# Tarefa solicitada 1
Reproduza fielmente todas as linhas dos registros da coleção, do primeiro ao último, deixando as imagens de fora da resposta.

# Trecho do texto
####

Segundo as Nações Unidas, cerca de 62 milhões de pessoas sofreram os efeitos de eventos meteorológicos extremos durante 2018. A comunidade internacional, cada vez mais comprometida com o combate à mudança climática, trata de somar esforços para prevenir e paliar os efeitos destes fenômenos meio ambientais.

Um dos atores fundamentais desta luta é o setor segurador, que proporciona experiência e conhecimentos indispensáveis para superar os desafios que se aproximam. Do The Geneva Association, um think tank versado na gestão de riscos, Maryam Golnaraghi, diretora de Eventos Extremos e Mudança Climática, dá as chaves para entender a situação atual e os passos vindouros.

A ONU afirma que a indústria do seguro serviu durante anos como sistema de alerta precoce e administrador de riscos da sociedade. O que destacaria do papel atual do setor segurador na prevenção ou gestão de eventos climáticos extremos?

Precisamente o The Geneva Association publicou dois relatórios a respeito disto. O setor segurador está contribuindo de maneira significativa para a criação de uma resiliência socioeconômica aos eventos climáticos extremos. Os seus profissionais proporcionam uma vasta experiência em modelagem de catástrofes e na fixação de preços baseada no risco, além de um amplo conhecimento em medidas preventivas, soluções inovadoras e especializadas de transferência de riscos, para aumentar a resistência financeira aos impactos destes acontecimentos.

Concretamente, a indústria seguradora está compartilhando seus conhecimentos com clientes dos setores público e privado para favorecer a conscientização e a tomada de decisões nesta matéria; participando em iniciativas de investigação; oferecendo incentivos para a redução do risco, por exemplo, mediante a redução de prêmios se os segurados adotam e aplicam medidas preventivas; oferecendo serviços para ajudar os clientes a desenvolver uma resistência à mudança climática e reduzir as emissões de gases de efeito estufa; proporcionando soluções especializadas para proteger os orçamentos dos governos – por exemplo, via consórcios regionais; trabalhando para melhorar os serviços em áreas como a interrupção de negócios e contingências similares em sinistros associados com falhas na cadeia de fornecimento vinculadas a desastres naturais.

####

# Tarefa solicitada 2
Indique, com base no trecho sobre o setor segurador e a mudança climática, quantas pessoas sofreram os efeitos de eventos meteorológicos extremos em 2018, segundo as Nações Unidas.

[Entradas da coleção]
####

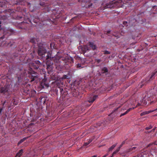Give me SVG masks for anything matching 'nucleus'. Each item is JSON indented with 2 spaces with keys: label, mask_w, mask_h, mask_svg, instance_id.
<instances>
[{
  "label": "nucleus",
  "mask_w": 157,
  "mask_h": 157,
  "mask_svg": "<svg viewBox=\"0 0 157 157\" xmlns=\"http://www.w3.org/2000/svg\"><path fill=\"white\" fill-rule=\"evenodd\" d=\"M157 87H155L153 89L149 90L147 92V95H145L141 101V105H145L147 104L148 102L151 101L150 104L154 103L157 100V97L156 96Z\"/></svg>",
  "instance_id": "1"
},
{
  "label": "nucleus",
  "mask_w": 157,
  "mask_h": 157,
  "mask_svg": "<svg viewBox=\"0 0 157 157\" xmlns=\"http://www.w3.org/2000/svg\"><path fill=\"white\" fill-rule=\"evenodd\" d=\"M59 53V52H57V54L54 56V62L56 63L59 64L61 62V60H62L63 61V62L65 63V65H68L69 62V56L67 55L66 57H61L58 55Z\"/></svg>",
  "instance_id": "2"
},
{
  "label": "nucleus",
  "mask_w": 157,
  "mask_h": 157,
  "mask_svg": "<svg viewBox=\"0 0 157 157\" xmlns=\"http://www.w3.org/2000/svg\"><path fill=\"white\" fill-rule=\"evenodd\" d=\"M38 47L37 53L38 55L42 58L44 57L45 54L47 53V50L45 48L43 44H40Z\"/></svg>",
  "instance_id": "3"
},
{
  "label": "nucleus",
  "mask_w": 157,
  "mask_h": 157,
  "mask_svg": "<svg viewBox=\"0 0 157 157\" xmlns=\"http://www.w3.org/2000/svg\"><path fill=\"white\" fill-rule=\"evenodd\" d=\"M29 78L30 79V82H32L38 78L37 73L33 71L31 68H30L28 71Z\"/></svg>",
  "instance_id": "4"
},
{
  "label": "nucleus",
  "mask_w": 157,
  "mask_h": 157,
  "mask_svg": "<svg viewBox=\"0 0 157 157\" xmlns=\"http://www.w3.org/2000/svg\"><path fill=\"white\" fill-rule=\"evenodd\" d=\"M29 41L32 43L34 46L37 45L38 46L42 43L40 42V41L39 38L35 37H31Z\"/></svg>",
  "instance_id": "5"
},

####

# Resposta redigida 1
Give me SVG masks for anything matching 'nucleus'. Each item is JSON indented with 2 spaces with keys: label, mask_w, mask_h, mask_svg, instance_id.
<instances>
[{
  "label": "nucleus",
  "mask_w": 157,
  "mask_h": 157,
  "mask_svg": "<svg viewBox=\"0 0 157 157\" xmlns=\"http://www.w3.org/2000/svg\"><path fill=\"white\" fill-rule=\"evenodd\" d=\"M157 87H155L153 89L149 90L147 92V95H145L141 101V105H145L147 104L148 102L151 101L150 104L154 103L157 100V97L156 96Z\"/></svg>",
  "instance_id": "1"
},
{
  "label": "nucleus",
  "mask_w": 157,
  "mask_h": 157,
  "mask_svg": "<svg viewBox=\"0 0 157 157\" xmlns=\"http://www.w3.org/2000/svg\"><path fill=\"white\" fill-rule=\"evenodd\" d=\"M59 53V52H57V54L54 56V62L56 63L59 64L61 62V60H62L63 61V62L65 63V65H68L69 62V56L67 55L66 57H61L58 55Z\"/></svg>",
  "instance_id": "2"
},
{
  "label": "nucleus",
  "mask_w": 157,
  "mask_h": 157,
  "mask_svg": "<svg viewBox=\"0 0 157 157\" xmlns=\"http://www.w3.org/2000/svg\"><path fill=\"white\" fill-rule=\"evenodd\" d=\"M38 47L37 53L38 55L42 58L44 57L45 54L47 53V50L45 48L43 44H40Z\"/></svg>",
  "instance_id": "3"
},
{
  "label": "nucleus",
  "mask_w": 157,
  "mask_h": 157,
  "mask_svg": "<svg viewBox=\"0 0 157 157\" xmlns=\"http://www.w3.org/2000/svg\"><path fill=\"white\" fill-rule=\"evenodd\" d=\"M29 78L30 79V82H32L38 78L37 73L33 71L31 68H30L28 71Z\"/></svg>",
  "instance_id": "4"
},
{
  "label": "nucleus",
  "mask_w": 157,
  "mask_h": 157,
  "mask_svg": "<svg viewBox=\"0 0 157 157\" xmlns=\"http://www.w3.org/2000/svg\"><path fill=\"white\" fill-rule=\"evenodd\" d=\"M29 41L32 43L34 46L37 45L38 46L42 43L40 42V41L39 38L35 37H31Z\"/></svg>",
  "instance_id": "5"
},

# Resposta redigida 2
Cerca de 62 milhões de pessoas.